#### [EXTRAIT FOURNI]
« On se sent un peu abandonnée ; on ne sait pas vers qui se tourner. » Un an après la disparition de Réunisaf et le licenciement d’Annick Maillot et de Martine Ribaira, ses deux animatrices de prévention, Brigitte (*) ne cache pas son désarroi. Cette Saint-Pierroise mère de cinq enfants en bas âge a du mal à se faire à l’idée qu’elle ne peut plus compter sur Annick – du moins plus comme avant.
Brigitte a trente-cinq ans ; elle en avait vingt-trois lorsqu’elle a pris ses premiers verres d’alcool. C’était lors de dîners ou de fêtes auxquels elle se rendait avec son mari, « bien placé » dans l’échelle sociale, comme on dit.
Dans la vie de la jeune femme les verres se sont progressivement enchaînés et son alcoolisation a fini par inquiéter son époux.
« C’est lui qui a pris conscience qu’il y avait un problème et qu’il fallait faire quelque chose avant qu’il soit trop tard. »

#### [OBJECTIF DE L'EXERCICE]
Poursuivez le récit ci-dessus sur l'alcoolisme de Brigitte et la disparition de Réunisaf en reprenant juste après sa dernière phrase.

#### [DONNÉES]
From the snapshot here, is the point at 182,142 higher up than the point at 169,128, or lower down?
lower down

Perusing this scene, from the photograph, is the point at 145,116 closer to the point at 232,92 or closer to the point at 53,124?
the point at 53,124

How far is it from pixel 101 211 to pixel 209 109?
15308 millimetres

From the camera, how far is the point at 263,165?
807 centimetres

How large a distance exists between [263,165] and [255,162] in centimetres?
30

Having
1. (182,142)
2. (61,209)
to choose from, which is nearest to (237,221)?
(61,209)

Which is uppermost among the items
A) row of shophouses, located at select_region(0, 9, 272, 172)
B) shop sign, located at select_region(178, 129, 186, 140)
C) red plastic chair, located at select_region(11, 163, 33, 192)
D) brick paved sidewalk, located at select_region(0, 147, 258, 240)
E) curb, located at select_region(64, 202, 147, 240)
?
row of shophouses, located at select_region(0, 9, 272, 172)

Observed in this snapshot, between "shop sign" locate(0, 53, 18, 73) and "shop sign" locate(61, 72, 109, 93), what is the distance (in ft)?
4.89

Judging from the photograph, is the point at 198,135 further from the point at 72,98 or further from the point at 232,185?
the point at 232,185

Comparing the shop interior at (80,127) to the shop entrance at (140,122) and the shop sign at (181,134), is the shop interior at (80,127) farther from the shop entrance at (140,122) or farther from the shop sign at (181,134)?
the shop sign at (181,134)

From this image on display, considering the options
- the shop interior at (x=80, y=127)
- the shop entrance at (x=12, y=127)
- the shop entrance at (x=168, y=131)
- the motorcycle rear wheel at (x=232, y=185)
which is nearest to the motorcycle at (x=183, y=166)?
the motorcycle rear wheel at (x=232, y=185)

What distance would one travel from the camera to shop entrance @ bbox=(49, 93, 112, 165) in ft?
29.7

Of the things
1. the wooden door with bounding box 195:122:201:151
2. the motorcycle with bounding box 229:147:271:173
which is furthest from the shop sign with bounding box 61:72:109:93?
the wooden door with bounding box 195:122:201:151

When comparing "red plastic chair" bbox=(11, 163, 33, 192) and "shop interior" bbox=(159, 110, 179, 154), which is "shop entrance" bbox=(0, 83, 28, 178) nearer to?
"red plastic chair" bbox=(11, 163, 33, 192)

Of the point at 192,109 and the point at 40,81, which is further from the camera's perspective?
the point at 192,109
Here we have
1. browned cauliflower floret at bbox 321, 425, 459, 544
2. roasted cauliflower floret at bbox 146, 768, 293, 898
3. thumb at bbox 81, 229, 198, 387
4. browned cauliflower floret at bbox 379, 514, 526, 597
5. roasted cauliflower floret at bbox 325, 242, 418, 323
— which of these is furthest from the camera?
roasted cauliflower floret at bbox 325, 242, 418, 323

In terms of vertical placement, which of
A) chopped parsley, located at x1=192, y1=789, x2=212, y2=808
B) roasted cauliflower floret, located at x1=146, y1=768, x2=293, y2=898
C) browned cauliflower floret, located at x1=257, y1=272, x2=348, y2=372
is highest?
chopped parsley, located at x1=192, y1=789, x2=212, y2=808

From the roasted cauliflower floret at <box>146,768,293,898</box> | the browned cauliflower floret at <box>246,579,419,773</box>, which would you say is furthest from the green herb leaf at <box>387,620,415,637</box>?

#### [RÉPONSE ATTENDUE]
Brigitte fait alors mine d’arrêter mais elle continue à boire en cachette. Jusqu’au jour – c’était en 2011 – où son mari s’en aperçoit et décide de l’emmener à l’Institut Robert – Debré, une clinique de Saint-Gilles-les-Hauts spécialisée en addictologie.
« J’ai réussi à guérir grâce à elle »
À la fin de la consultation, le médecin de l’établissement téléphone à Réunisaf pour demander que la jeune femme puisse bénéficier d’un accompagnement. « Annick m’a rappelée tout de suite et elle est venue à la maison l’après-midi même », rapporte Brigitte.
À partir de ce jour-là, l’animatrice de prévention ne l’a plus « lâchée ». « Elle venait une fois par semaine. À domicile, ce qui est énorme pour la vie quotidienne. On parlait de tout et de rien, on rigolait, j’oubliais mes soucis. Elle me soutenait moralement. Elle m’a forcée à prendre conscience de ce qui, à part l’alcool, me ferait plaisir, à avoir des projets. C’est grâce à elle que j’ai pu passer mon permis de conduire, moi qui n’avais aucune confiance en moi.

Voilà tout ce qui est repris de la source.